*Obiettivo dell'esercizio*
Ricopia senza cambiare nulla tutte le righe, dalla prima in cima giù fino a quella che contiene "218V203L129 197H108L102 200L90", compresi entrambi gli estremi.
----------
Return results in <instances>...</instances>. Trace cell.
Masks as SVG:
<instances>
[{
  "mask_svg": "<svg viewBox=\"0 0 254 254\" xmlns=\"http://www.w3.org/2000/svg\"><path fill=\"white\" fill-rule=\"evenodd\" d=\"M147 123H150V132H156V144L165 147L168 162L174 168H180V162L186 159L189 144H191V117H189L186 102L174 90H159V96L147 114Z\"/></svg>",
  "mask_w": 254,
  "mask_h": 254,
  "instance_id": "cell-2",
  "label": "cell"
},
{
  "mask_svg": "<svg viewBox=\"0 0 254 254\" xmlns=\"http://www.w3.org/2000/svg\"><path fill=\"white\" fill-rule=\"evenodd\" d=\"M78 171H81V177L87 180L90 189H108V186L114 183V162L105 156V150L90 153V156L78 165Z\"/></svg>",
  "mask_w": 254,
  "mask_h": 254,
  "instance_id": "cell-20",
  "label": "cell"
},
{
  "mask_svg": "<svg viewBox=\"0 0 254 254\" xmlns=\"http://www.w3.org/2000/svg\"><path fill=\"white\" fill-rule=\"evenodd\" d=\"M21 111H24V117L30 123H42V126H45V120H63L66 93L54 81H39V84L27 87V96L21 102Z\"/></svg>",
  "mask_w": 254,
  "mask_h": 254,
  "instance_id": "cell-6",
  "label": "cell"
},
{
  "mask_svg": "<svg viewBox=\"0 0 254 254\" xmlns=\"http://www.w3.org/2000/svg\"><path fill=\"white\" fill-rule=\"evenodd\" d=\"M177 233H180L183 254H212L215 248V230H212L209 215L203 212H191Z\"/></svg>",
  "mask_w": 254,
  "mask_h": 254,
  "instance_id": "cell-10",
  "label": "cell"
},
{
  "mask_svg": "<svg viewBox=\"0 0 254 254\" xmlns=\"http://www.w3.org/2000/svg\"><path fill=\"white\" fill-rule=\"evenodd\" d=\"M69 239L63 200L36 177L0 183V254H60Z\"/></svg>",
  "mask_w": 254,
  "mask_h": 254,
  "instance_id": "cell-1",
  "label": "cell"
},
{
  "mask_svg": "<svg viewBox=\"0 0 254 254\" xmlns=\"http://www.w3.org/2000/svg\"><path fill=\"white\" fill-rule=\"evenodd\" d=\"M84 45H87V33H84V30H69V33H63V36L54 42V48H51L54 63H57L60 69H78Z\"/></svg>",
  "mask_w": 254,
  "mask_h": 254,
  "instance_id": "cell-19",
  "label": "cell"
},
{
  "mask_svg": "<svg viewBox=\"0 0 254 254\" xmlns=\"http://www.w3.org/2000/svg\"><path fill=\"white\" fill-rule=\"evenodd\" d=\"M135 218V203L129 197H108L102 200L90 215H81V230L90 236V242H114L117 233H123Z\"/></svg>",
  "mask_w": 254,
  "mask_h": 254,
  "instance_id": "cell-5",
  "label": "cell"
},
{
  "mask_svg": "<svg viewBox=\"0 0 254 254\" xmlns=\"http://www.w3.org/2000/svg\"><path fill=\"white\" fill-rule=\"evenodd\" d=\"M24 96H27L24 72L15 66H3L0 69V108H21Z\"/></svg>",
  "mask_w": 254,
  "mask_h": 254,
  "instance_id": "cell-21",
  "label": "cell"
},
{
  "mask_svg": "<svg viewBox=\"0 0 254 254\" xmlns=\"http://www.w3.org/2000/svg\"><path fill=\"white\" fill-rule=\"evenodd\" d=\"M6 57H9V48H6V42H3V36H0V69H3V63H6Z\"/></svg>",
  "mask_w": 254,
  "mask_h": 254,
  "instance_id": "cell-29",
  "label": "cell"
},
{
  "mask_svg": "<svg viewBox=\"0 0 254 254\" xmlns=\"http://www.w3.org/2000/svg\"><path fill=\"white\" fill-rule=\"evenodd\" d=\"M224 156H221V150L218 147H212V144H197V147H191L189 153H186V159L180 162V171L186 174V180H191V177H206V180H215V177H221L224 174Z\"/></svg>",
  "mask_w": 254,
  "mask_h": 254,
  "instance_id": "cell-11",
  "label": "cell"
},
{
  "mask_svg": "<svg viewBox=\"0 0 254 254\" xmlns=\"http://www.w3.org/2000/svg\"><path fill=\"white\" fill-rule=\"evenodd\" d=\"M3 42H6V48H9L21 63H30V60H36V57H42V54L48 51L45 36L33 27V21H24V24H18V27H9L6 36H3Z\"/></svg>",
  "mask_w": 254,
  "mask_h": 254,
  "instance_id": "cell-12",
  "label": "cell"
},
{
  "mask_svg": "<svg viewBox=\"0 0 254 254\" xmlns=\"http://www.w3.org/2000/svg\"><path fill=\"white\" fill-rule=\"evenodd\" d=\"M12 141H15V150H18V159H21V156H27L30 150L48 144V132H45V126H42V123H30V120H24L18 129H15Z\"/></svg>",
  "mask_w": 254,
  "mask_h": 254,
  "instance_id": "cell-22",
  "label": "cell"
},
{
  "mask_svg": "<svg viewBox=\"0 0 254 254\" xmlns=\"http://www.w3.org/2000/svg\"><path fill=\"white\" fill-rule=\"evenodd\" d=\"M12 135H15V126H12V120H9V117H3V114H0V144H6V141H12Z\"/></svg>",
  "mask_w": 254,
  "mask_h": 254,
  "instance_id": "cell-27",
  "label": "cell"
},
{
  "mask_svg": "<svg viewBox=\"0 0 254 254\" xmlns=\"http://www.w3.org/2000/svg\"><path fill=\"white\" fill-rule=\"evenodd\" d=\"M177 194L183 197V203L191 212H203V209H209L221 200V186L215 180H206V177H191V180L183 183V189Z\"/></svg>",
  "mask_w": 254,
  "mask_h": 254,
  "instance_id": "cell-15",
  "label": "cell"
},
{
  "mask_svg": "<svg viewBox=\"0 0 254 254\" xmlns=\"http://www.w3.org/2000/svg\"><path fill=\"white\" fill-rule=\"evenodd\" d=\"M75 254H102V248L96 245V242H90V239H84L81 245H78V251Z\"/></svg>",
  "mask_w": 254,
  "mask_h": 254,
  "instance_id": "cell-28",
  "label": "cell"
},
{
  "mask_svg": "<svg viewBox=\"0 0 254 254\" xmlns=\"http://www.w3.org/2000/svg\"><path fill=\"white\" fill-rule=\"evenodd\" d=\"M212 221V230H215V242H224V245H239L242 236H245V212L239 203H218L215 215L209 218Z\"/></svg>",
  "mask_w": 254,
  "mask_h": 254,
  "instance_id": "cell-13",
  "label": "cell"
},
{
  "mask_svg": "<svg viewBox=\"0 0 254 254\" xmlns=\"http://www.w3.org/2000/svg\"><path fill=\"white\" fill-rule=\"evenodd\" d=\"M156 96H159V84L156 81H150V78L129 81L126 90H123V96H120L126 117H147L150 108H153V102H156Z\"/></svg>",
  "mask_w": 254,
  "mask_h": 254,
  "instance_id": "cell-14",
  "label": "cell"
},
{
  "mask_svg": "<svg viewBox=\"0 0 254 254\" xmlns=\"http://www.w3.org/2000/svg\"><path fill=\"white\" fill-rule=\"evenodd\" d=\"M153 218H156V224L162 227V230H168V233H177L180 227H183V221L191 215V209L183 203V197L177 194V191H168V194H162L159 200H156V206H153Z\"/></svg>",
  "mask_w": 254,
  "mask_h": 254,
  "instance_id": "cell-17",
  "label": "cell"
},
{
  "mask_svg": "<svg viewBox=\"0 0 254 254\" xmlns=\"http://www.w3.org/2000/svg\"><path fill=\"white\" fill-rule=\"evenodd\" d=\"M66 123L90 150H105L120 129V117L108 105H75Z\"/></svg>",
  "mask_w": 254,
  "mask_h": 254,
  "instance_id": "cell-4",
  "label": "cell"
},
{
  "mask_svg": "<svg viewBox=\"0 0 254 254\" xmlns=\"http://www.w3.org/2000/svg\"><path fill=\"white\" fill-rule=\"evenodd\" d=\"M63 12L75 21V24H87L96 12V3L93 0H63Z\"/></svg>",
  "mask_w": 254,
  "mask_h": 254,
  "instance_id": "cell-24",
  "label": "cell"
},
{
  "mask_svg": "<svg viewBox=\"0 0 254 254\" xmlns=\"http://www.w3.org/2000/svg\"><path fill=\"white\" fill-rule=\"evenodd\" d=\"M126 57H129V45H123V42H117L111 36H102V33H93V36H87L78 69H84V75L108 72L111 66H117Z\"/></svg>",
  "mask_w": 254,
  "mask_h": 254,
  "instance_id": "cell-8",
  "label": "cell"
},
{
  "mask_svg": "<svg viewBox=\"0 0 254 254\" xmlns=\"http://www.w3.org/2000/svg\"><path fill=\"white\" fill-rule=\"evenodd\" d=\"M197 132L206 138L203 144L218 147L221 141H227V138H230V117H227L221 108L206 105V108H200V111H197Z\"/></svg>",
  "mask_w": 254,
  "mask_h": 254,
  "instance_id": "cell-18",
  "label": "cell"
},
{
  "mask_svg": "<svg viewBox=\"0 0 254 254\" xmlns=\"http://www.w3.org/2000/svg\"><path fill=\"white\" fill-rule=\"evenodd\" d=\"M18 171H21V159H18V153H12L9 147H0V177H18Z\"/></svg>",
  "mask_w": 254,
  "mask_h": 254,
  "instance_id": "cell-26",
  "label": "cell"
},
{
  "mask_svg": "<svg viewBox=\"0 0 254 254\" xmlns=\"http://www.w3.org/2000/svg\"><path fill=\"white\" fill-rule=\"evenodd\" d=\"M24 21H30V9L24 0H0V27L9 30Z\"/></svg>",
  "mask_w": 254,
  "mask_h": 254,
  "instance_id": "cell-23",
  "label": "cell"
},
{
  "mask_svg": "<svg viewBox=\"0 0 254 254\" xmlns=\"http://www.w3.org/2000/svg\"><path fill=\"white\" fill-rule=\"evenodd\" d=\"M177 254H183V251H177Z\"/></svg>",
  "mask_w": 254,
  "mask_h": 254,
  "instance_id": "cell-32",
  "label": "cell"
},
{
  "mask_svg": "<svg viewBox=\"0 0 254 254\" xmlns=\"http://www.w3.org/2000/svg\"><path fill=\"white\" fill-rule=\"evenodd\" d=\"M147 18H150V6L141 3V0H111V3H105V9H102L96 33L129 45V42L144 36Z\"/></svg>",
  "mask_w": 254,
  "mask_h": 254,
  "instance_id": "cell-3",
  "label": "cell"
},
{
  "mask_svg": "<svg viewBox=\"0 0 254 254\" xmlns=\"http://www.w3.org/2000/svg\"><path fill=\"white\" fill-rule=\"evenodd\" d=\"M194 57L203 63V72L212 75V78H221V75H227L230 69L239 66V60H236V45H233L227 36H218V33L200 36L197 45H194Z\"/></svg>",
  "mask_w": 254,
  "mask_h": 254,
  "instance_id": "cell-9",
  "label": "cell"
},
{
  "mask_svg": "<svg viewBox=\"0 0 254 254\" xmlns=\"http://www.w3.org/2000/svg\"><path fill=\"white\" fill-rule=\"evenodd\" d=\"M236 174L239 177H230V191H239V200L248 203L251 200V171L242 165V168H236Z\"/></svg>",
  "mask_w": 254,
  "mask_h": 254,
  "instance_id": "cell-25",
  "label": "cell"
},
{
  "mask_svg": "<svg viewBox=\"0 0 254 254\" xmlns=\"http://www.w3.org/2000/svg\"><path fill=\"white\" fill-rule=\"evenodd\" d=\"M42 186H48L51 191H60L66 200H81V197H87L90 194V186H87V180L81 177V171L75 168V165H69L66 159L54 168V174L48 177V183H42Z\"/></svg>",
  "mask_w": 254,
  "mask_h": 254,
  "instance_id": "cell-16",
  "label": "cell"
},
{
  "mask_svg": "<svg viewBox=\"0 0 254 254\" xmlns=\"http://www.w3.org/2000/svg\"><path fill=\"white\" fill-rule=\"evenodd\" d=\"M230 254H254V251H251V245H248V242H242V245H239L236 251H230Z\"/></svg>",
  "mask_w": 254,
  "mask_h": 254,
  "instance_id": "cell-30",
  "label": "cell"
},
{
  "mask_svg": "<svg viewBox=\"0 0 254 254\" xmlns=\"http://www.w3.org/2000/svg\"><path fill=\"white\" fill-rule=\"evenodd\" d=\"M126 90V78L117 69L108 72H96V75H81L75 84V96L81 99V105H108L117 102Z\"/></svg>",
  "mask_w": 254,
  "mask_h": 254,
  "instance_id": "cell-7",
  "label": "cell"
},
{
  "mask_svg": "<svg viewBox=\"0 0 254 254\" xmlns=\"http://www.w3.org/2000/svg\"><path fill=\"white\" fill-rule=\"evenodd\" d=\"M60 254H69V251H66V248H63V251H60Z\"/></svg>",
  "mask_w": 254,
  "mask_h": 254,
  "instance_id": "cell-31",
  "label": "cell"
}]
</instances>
----------
*Esito del compito*
Return results in <instances>...</instances>. Trace cell.
Masks as SVG:
<instances>
[{
  "mask_svg": "<svg viewBox=\"0 0 254 254\" xmlns=\"http://www.w3.org/2000/svg\"><path fill=\"white\" fill-rule=\"evenodd\" d=\"M147 123H150V132H156V144L165 147L168 162L174 168H180V162L186 159L189 144H191V117H189L186 102L174 90H159V96L147 114Z\"/></svg>",
  "mask_w": 254,
  "mask_h": 254,
  "instance_id": "cell-2",
  "label": "cell"
},
{
  "mask_svg": "<svg viewBox=\"0 0 254 254\" xmlns=\"http://www.w3.org/2000/svg\"><path fill=\"white\" fill-rule=\"evenodd\" d=\"M78 171H81V177L87 180L90 189H108V186L114 183V162L105 156V150L90 153V156L78 165Z\"/></svg>",
  "mask_w": 254,
  "mask_h": 254,
  "instance_id": "cell-20",
  "label": "cell"
},
{
  "mask_svg": "<svg viewBox=\"0 0 254 254\" xmlns=\"http://www.w3.org/2000/svg\"><path fill=\"white\" fill-rule=\"evenodd\" d=\"M21 111H24V117L30 123H42V126H45V120H63L66 93L54 81H39V84L27 87V96L21 102Z\"/></svg>",
  "mask_w": 254,
  "mask_h": 254,
  "instance_id": "cell-6",
  "label": "cell"
},
{
  "mask_svg": "<svg viewBox=\"0 0 254 254\" xmlns=\"http://www.w3.org/2000/svg\"><path fill=\"white\" fill-rule=\"evenodd\" d=\"M177 233H180L183 254H212L215 248V230H212L209 215L203 212H191Z\"/></svg>",
  "mask_w": 254,
  "mask_h": 254,
  "instance_id": "cell-10",
  "label": "cell"
},
{
  "mask_svg": "<svg viewBox=\"0 0 254 254\" xmlns=\"http://www.w3.org/2000/svg\"><path fill=\"white\" fill-rule=\"evenodd\" d=\"M69 239L63 200L36 177L0 183V254H60Z\"/></svg>",
  "mask_w": 254,
  "mask_h": 254,
  "instance_id": "cell-1",
  "label": "cell"
},
{
  "mask_svg": "<svg viewBox=\"0 0 254 254\" xmlns=\"http://www.w3.org/2000/svg\"><path fill=\"white\" fill-rule=\"evenodd\" d=\"M84 45H87V33H84V30H69V33H63V36L54 42V48H51L54 63H57L60 69H78Z\"/></svg>",
  "mask_w": 254,
  "mask_h": 254,
  "instance_id": "cell-19",
  "label": "cell"
},
{
  "mask_svg": "<svg viewBox=\"0 0 254 254\" xmlns=\"http://www.w3.org/2000/svg\"><path fill=\"white\" fill-rule=\"evenodd\" d=\"M135 218V203L129 197H108L102 200L90 215H81V230L90 236V242H114L117 233H123Z\"/></svg>",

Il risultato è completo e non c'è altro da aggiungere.